Govt challenges removal of model’s name from ECL, again
ISLAMABAD: The interior ministry approached the Supreme Court for a second time on Thursday to challenge the June 2 Sindh High Court (SHC) order for removing the name of model Ayyan Ali from the Exit Control List (ECL).
The first time the ministry had come to the Supreme Court was on April 2 when it challenged March 7’s SHC judgement that called for removing the model’s name from the ECL.
Earlier the government had pleaded that Ayyan Ali, arrested on money laundering charges, had deprived her of any discretionary relief by committing a serious offence and suppressing material facts.
The model was arrested on March 14, 2014, at Benazir Bhutto International Airport in Islamabad while trying to travel abroad and carrying foreign currency worth $506,800 without permission of the State Bank of Pakistan and without any lawful excuse why she was taking the money abroad.

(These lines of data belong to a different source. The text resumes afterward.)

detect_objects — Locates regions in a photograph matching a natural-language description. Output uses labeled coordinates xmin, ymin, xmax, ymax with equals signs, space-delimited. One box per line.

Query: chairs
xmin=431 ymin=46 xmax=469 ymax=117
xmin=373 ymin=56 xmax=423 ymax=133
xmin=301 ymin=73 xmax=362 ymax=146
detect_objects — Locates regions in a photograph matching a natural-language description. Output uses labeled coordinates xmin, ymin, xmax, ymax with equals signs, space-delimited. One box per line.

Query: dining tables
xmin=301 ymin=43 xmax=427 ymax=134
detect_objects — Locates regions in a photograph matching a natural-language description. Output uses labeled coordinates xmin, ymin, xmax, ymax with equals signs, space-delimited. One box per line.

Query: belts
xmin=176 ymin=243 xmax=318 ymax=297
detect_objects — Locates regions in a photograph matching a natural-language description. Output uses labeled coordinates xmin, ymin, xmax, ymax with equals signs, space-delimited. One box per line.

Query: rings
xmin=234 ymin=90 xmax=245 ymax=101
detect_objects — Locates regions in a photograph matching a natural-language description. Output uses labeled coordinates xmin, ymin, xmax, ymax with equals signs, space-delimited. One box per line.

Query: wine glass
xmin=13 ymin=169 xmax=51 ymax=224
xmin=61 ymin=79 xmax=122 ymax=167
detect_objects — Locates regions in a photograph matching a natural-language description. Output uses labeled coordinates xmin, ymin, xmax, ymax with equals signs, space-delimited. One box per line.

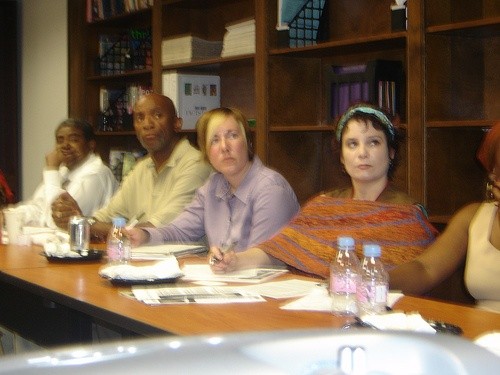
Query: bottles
xmin=358 ymin=244 xmax=390 ymax=315
xmin=3 ymin=208 xmax=27 ymax=247
xmin=329 ymin=236 xmax=362 ymax=317
xmin=107 ymin=218 xmax=133 ymax=270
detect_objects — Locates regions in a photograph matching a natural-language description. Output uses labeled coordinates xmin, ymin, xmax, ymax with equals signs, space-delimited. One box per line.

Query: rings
xmin=54 ymin=211 xmax=62 ymax=217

On April 25 while hearing a contempt of court petition filed by Ayyan Ali, the Supreme Court had asked her to approach the SHC for agitating against placement of her name on the ECL for the second time, a few hours after its removal from the list.
Soon after the April 13 Supreme Court verdict of upholding the March 7 SHC order for removing the model’s name from the ECL, her name was removed from the list on April 11. But it was placed again on the list at the request of the Federal Board of Revenue (FBR).
The model is facing trial on money laundering charges in a customs court.
Now in the fresh petition filed through Advocate Faiz-ur- Rehman, the ministry pleaded that the June 2 high court order was not sustainable under the law since the name of the model had been placed on the list in accordance with ECL Rules 2010 and ECL policy notified on Sept 16, 2015.
Referring to the uploading of the list of persons on the ECL at the ministry’s website as directed by the high court, the appeal contended that the exercise might create social and cultural problems for such persons as society would demonstrate hate to them whether they were guilty or not.
“Thus the findings of the high court in this regard are based on conjectural presumption, wrong proposition of law, misreading and non-consideration on material evidence and erroneous assumption of facts as a result an unreasonable view has been taken by the high court,” the petition said.
The high court could not issue suo motu directives for placing information on the website particularly when no request had been made to that effect, it said. The factual controversy could not be decided without recording evidence pro and contra and hence the findings could not be given, the petition said.
Ayyan Ali’s name was placed on the ECL by the ministry through a Nov 20, 2015 memorandum, which was challenged by the model in the high court.
Consequently the SHC set aside and struck down the memorandum. The ministry challenged the SHC verdict in the Supreme Court which dismissed the petition on April 13 by holding that the apprehension that removal of the name of Ayyan Ali, who had been charged with committing serious offences, from the ECL would amount to letting her off for good, was misconceived.
The model’s name had been put on the ECL for the second time on account of personal liability to pay Rs52.9 million at the request of FBR, the petition said.